IV.             Conclusion

[77]           For all the foregoing reasons, Mr. Jean Pierre’s application for judicial review is dismissed. The Commission’s decision to not deal with Mr. Jean Pierre’s complaint is transparent and intelligible, and falls within a range of possible, acceptable outcomes that are defensible in respect of the facts and law.
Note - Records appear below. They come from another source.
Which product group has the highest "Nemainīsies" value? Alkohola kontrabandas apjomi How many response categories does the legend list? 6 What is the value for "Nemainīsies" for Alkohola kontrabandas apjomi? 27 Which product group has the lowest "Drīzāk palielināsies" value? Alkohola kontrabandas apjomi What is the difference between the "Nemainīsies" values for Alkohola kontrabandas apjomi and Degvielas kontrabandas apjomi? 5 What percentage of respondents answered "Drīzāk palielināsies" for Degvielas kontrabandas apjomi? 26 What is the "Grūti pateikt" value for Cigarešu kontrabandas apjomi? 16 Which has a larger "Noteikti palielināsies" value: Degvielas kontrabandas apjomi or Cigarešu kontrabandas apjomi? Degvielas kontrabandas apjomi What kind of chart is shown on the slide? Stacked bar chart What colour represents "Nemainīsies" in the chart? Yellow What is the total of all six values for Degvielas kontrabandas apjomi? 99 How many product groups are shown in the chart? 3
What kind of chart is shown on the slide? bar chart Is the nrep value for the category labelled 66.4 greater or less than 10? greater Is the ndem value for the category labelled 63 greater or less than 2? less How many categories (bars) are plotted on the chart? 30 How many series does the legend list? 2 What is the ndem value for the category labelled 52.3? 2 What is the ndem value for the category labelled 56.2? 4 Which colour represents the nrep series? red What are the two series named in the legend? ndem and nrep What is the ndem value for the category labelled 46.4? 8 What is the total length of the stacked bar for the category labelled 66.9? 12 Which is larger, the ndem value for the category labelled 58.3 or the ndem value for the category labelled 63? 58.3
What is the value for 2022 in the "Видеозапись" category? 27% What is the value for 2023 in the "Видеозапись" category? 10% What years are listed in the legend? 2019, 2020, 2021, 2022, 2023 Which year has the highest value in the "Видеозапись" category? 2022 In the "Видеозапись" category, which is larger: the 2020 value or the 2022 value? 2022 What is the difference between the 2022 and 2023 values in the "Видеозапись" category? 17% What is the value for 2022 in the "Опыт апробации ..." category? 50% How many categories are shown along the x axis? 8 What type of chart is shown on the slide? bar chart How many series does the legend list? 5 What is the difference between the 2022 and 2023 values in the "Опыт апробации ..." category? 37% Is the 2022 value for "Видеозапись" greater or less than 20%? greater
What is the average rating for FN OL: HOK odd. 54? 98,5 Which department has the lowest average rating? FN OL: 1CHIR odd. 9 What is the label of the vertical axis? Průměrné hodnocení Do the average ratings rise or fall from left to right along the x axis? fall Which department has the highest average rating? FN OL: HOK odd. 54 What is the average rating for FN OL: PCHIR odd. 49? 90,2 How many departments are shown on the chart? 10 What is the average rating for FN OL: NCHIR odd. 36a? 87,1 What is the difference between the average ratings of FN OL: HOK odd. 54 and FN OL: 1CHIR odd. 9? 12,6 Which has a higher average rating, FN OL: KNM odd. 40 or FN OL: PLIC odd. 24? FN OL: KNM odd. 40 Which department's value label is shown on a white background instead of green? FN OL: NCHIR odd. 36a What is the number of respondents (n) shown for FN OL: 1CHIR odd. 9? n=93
In addition, in the process, the Commission complied with Mr. Jean Pierre’s right to procedural fairness.


JUDGMENT

THE COURT ORDERS AND ADJUDGES as follows:

  1. The application for judicial review is dismissed, with costs.
  2. The style of cause is amended to replace “Citizenship and Immigration Canada” with “Canada (Attorney General)” as the respondent.

“Denis Gascon”

Judge

Certified true translation

Mary Jo Egan, LLB


FEDERAL COURT

SOLICITORS OF RECORD


DOCKET:

T-2038-14

STYLE OF CAUSE:

GANDHI JEAN PIERRE v CITIZENSHIP AND IMMIGRATION CANADA

PLACE OF HEARING:

mONTRÉAL, QUEBEC

DATE OF HEARING:

JUNE 25, 2015

JUDGMENT AND REASONS:

GASCON J.

DATED:

DECEMBER 29, 2015

APPEARANCES:

Gandhi Jean Pierre

FOR THE APPLICANT

Self-represented

Chantal Labonté

FOR THE RESPONDENT

SOLICITORS OF RECORD:

Gandhi Jean Pierre

Montréal, Quebec

FOR THE APPLICANT

Self-represented

William F. Pentney

Deputy Attorney General of Canada

Montréal, Quebec

FOR THE RESPONDENT

 



[1] Mr. Jean Pierre’s letter is dated June 5, 2013, but he repeatedly acknowledged that the date should actually have been July 5, 2013.